The long gestating adaptation of Stephen Rebello’s book Alfred Hitchcock and the Making of Psycho looks like it’s finally coming to fruition. Not only has Anthony Hopkins (The Silence of the Lambs) signed on to play the famous director, but Helen Mirren (The Queen) has joined the cast as Alma Reville, Hitchcock’s wife. With the behind-the-camera casting set, it’s now being reported that Scarlett Johansson (Lost in Translation) will step into the shoes of Psycho star, Janet Leigh. James D’Arcy (Master and Commander: The Far Side of the World) will co-star beside Johansson as Anthony Perkins/Norman Bates. Hit the jump for more.
Variety reported on the addition of Johansson and D’Arcy to the project. Directed by Sacha Gervasi (The Terminal) from a screenplay by John J. McLaughlin (Black Swan), Alfred Hitchcock and the Making of Psycho follows the production process of the 1960 horror classic from the acquisition of the original Robert Bloch novel to the eventual nationwide success. At the time, Hitchcock was thought to have gone crazy when he pitched the idea of filming a horror movie at the apex of his career. Having difficulty finding financing, Hitchcock shot the film with a less expensive TV crew. Crucial to the storyline is that of Mirren’s character, Alma, who was an important behind-the-scenes collaborator.

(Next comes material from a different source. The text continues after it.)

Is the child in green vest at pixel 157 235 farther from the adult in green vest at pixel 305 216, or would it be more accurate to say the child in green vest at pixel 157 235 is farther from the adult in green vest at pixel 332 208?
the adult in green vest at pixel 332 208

Word has it that Johansson’s role as Leigh is drawing comparisons with Michelle Williams’ recent turn as Marilyn Monroe in My Week With Marilyn, a role which earned her a third Oscar nomination. Though D’Arcy’s role is considerably smaller relative to his co-stars, Norman Bates is an iconic horror icon and D’Arcy’s performance as Perkins is definitely one to keep tabs on. For more on the source material, here’s an overview for Alfred Hitchcock and the Making of Psycho [from Wikipedia]:
First published in May 1990 by Dembner Books and distributed by W.W. Norton and Company, the book details every aspect of the creation of director Alfred Hitchcock’s famous thriller Psycho released to theaters in 1960. From Hitchcock’s acquisition of the original novel by Robert Bloch to his work with two different screenwriters, casting, filming, editing, scoring, and promotion, the book takes readers into the day-to-day lives of moviemakers who believed they were making a modestly-budgeted, black-and-white shocker that represented a radical departure from the elegant, suspenseful films that had made director Hitchcock’s reputation, including Rope, Rear Window, To Catch a Thief,The Man Who Knew Too Much, and North by Northwest.
The project Hitchcock tackled in part as an experiment to compete with financially-successful, low-budget, youth-oriented horror movies went on to astound many by becoming a cultural watershed, an international box-office success, a film classic, and a forerunner of the violent, disorienting films and real-events of the turbulent ‘Sixties.